>> start TASK MATERIAL

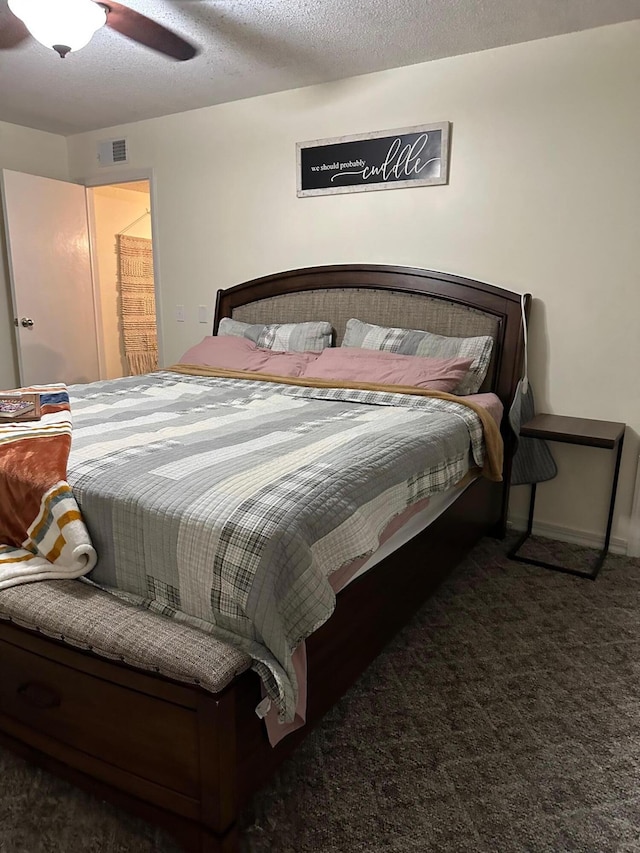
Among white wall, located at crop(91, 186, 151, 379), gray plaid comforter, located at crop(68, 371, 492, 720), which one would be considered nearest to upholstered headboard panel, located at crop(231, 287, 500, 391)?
gray plaid comforter, located at crop(68, 371, 492, 720)

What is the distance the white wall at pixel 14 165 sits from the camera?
424 cm

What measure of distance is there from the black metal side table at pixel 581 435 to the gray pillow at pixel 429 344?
341 millimetres

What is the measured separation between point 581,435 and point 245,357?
1.79 m

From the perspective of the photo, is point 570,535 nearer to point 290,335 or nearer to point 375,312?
point 375,312

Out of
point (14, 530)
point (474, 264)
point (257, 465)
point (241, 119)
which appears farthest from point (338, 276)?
point (14, 530)

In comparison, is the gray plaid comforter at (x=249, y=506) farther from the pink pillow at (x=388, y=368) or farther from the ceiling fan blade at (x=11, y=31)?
the ceiling fan blade at (x=11, y=31)

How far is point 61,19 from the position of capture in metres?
1.89

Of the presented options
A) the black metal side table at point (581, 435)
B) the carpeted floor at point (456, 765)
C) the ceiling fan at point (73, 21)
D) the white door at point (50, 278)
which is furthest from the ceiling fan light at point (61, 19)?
the white door at point (50, 278)

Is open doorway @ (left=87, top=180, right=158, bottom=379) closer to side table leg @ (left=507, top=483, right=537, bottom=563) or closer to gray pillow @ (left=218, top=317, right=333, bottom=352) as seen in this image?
gray pillow @ (left=218, top=317, right=333, bottom=352)

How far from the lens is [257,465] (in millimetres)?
1621

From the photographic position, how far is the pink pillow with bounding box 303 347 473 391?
2742mm

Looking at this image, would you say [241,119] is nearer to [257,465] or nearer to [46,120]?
[46,120]

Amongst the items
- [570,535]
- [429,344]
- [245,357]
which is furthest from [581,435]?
[245,357]

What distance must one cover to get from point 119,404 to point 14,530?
94 cm
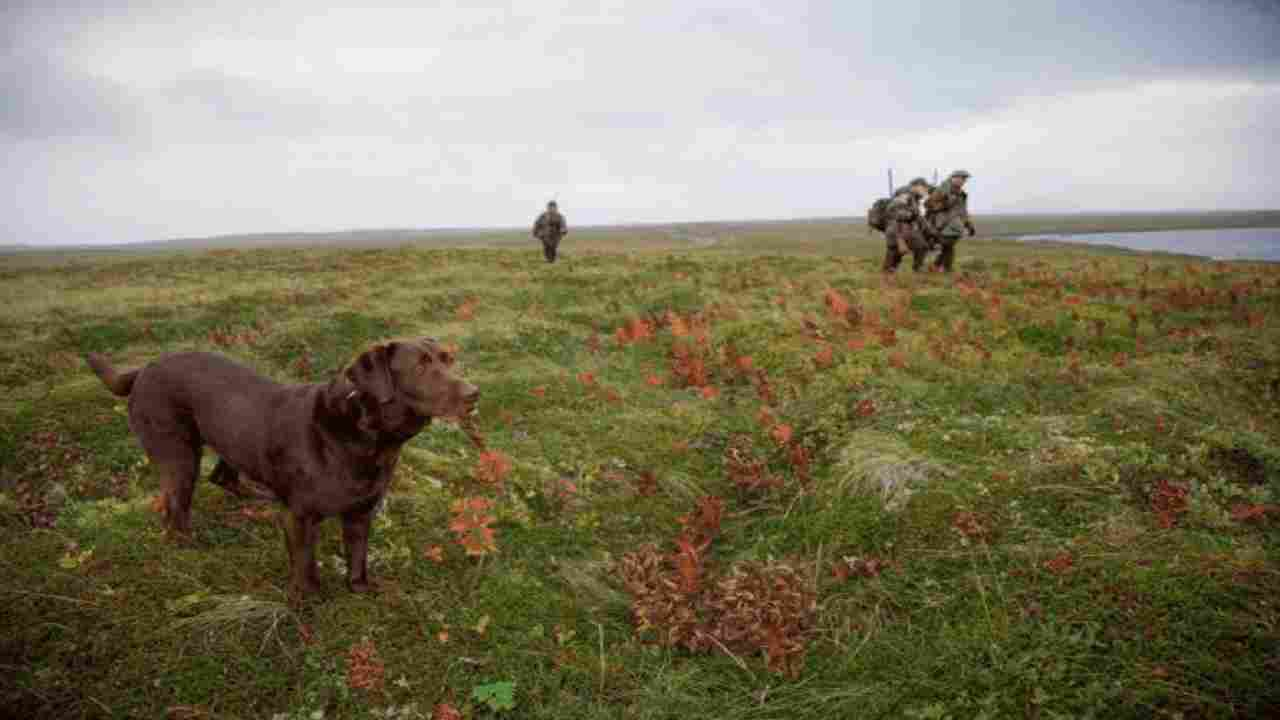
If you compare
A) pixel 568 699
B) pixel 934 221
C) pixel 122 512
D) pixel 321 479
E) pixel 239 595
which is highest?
pixel 934 221

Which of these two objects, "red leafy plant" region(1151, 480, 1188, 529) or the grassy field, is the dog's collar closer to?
the grassy field

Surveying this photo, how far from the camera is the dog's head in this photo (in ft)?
14.4

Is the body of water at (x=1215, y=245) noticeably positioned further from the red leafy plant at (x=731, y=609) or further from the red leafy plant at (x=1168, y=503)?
the red leafy plant at (x=731, y=609)

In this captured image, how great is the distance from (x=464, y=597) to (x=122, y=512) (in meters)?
3.58

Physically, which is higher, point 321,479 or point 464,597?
point 321,479

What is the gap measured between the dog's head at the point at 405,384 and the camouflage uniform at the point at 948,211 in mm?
18553

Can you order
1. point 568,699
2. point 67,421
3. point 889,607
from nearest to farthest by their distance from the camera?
point 568,699, point 889,607, point 67,421

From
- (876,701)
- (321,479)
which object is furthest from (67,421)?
(876,701)

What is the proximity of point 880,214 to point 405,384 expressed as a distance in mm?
21187

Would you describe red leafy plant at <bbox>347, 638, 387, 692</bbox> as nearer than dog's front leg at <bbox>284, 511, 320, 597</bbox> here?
Yes

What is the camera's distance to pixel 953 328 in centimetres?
1204

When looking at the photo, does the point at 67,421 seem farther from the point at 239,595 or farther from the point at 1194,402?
the point at 1194,402

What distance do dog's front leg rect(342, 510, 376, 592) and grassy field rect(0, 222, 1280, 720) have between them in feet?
0.59

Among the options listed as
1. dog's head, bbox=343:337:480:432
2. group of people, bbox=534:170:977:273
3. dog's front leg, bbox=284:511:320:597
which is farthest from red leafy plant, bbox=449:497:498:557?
group of people, bbox=534:170:977:273
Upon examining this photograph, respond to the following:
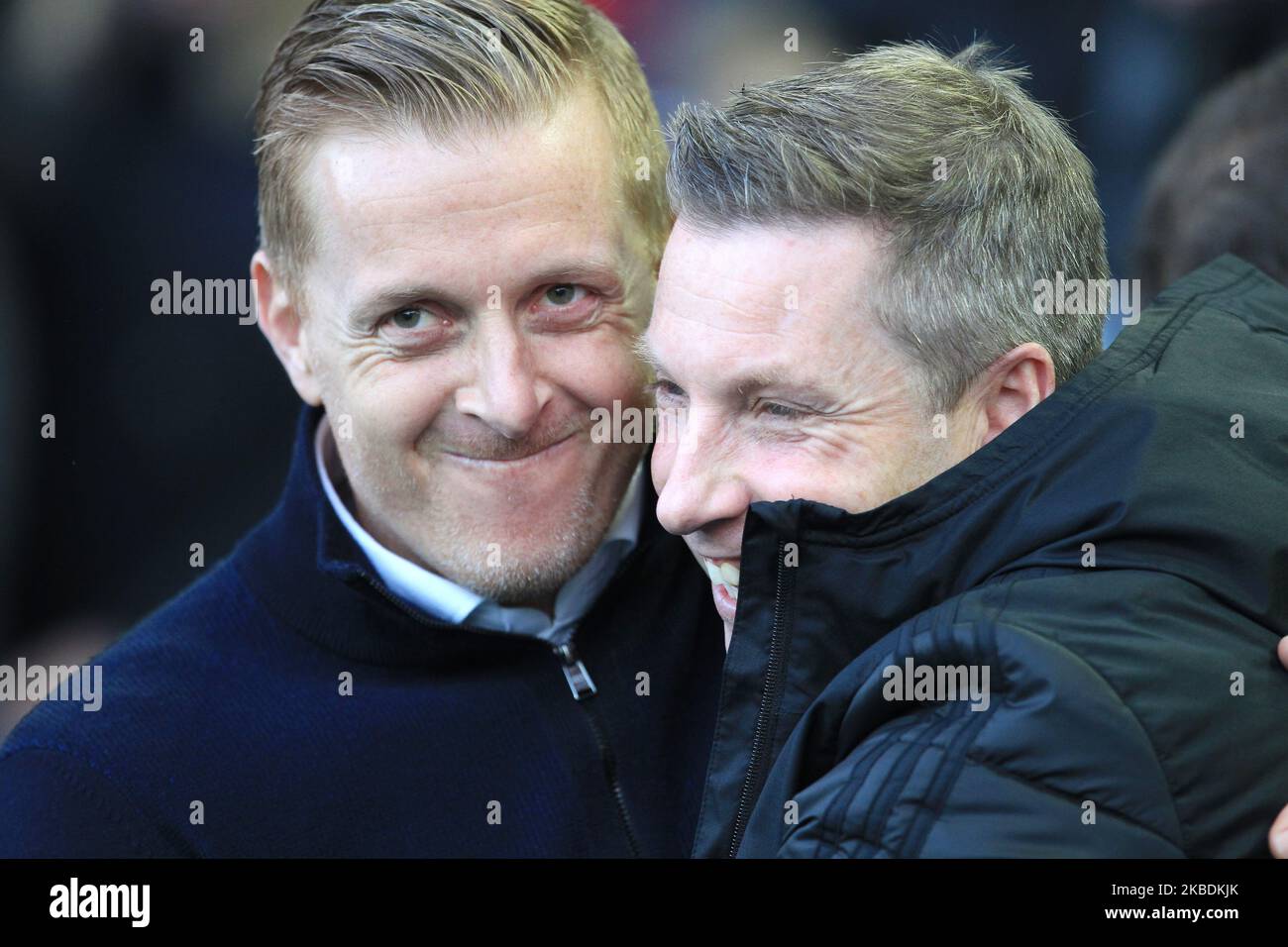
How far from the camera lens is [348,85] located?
2406 millimetres

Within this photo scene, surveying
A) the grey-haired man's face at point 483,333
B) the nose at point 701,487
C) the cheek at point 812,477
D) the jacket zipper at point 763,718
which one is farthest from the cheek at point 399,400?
the jacket zipper at point 763,718

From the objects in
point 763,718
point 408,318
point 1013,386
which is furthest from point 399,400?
point 1013,386

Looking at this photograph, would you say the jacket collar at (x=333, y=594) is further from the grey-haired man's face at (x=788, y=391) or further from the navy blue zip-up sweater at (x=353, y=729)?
the grey-haired man's face at (x=788, y=391)

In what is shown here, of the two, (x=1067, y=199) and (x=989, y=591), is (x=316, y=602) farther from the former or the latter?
(x=1067, y=199)

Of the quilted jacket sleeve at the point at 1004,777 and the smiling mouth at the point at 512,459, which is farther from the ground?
the smiling mouth at the point at 512,459

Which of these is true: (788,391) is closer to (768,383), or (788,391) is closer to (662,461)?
(768,383)

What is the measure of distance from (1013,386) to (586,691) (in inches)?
33.6

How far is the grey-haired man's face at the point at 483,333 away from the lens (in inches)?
92.1

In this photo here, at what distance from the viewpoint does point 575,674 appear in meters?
2.44

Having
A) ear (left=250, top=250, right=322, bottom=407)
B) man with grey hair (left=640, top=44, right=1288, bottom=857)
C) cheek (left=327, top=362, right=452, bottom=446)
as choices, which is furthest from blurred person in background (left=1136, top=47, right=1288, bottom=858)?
ear (left=250, top=250, right=322, bottom=407)

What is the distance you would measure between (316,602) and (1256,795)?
4.86ft

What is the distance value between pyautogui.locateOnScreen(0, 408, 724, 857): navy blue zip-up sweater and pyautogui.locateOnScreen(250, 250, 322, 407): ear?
0.16 m

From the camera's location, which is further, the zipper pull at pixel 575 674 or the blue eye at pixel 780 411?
the zipper pull at pixel 575 674
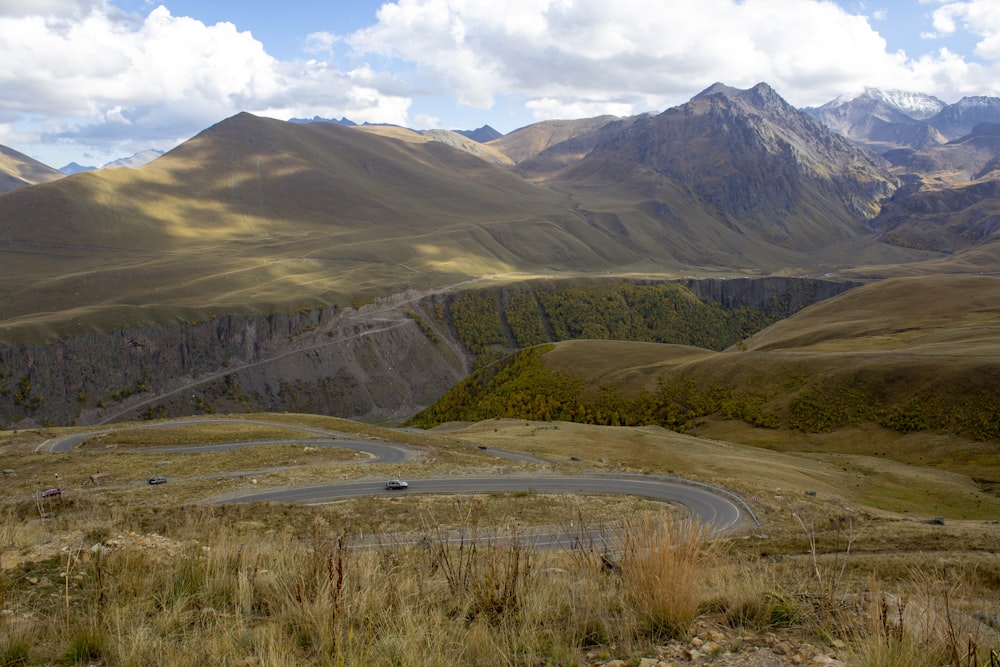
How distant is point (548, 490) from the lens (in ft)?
102

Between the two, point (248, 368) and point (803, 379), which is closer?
point (803, 379)

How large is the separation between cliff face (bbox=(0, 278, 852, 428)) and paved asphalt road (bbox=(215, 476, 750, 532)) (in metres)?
73.1

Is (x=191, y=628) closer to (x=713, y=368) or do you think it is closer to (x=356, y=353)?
(x=713, y=368)

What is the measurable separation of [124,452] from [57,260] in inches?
5070

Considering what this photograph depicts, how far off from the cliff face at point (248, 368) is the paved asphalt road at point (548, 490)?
73067mm

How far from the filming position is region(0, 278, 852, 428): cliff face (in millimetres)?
85125

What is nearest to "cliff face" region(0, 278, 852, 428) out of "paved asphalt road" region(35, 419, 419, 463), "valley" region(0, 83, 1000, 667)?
"valley" region(0, 83, 1000, 667)

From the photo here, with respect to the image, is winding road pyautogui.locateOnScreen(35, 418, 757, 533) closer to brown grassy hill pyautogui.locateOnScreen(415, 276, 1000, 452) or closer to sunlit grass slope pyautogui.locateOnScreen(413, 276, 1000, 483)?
sunlit grass slope pyautogui.locateOnScreen(413, 276, 1000, 483)

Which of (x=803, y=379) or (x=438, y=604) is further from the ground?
(x=438, y=604)

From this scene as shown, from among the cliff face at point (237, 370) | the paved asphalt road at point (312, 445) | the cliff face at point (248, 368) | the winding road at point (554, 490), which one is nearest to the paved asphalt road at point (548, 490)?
the winding road at point (554, 490)

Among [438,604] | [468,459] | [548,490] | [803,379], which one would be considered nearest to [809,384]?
[803,379]

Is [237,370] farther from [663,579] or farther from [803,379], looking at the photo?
[663,579]

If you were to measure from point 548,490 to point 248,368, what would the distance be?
85122 millimetres

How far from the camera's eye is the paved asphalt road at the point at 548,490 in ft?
91.9
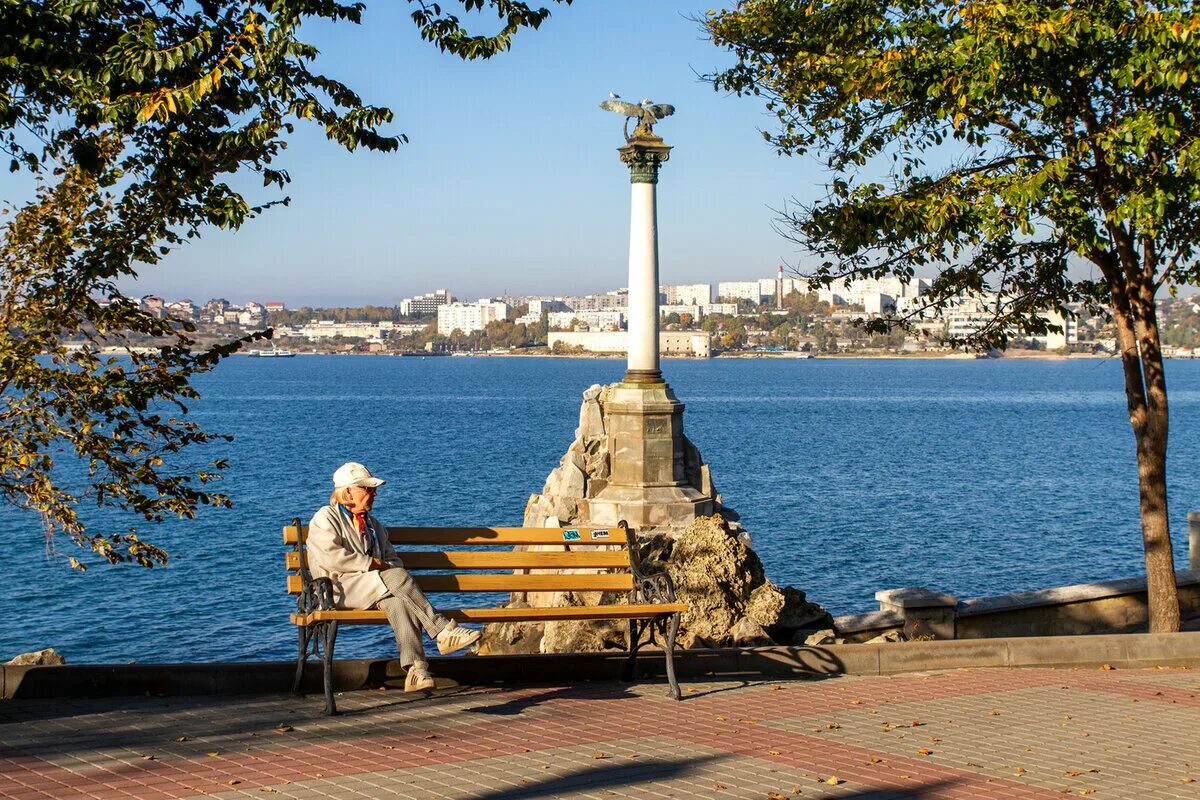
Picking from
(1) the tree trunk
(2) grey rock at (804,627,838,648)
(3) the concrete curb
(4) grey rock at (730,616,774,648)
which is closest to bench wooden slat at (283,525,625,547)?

>> end TASK MATERIAL

TASK DESCRIPTION:
Only the lines from the one containing "From the photo here, with" through the last line of the entries above belong in the copy; reproduce them exactly and drop every picture.

OUTPUT OF THE EXERCISE:
From the photo here, with respect to the image, is winding road pyautogui.locateOnScreen(35, 418, 757, 533) closer to brown grassy hill pyautogui.locateOnScreen(415, 276, 1000, 452) or closer to sunlit grass slope pyautogui.locateOnScreen(413, 276, 1000, 483)?
sunlit grass slope pyautogui.locateOnScreen(413, 276, 1000, 483)

Which of (x=803, y=379) or (x=438, y=604) is further from the ground?
(x=438, y=604)

From this scene as shown, from among the cliff face at point (237, 370) | the paved asphalt road at point (312, 445) | the cliff face at point (248, 368) | the winding road at point (554, 490), which one is nearest to the paved asphalt road at point (548, 490)?
the winding road at point (554, 490)

Among [438,604] | [468,459] | [548,490] | [803,379], which one would be considered nearest to [809,384]?
[803,379]

Is [237,370] farther from [663,579] or farther from [803,379], looking at the photo?
[663,579]

If you were to measure from point 548,490 to point 248,368, what would the distance be?
85122 millimetres

How far from the camera's eye is the paved asphalt road at the point at 548,490 in ft?
91.9
Picking from
(1) the tree trunk
(2) grey rock at (804,627,838,648)
(3) the concrete curb
(4) grey rock at (730,616,774,648)
which is closest to bench wooden slat at (283,525,625,547)?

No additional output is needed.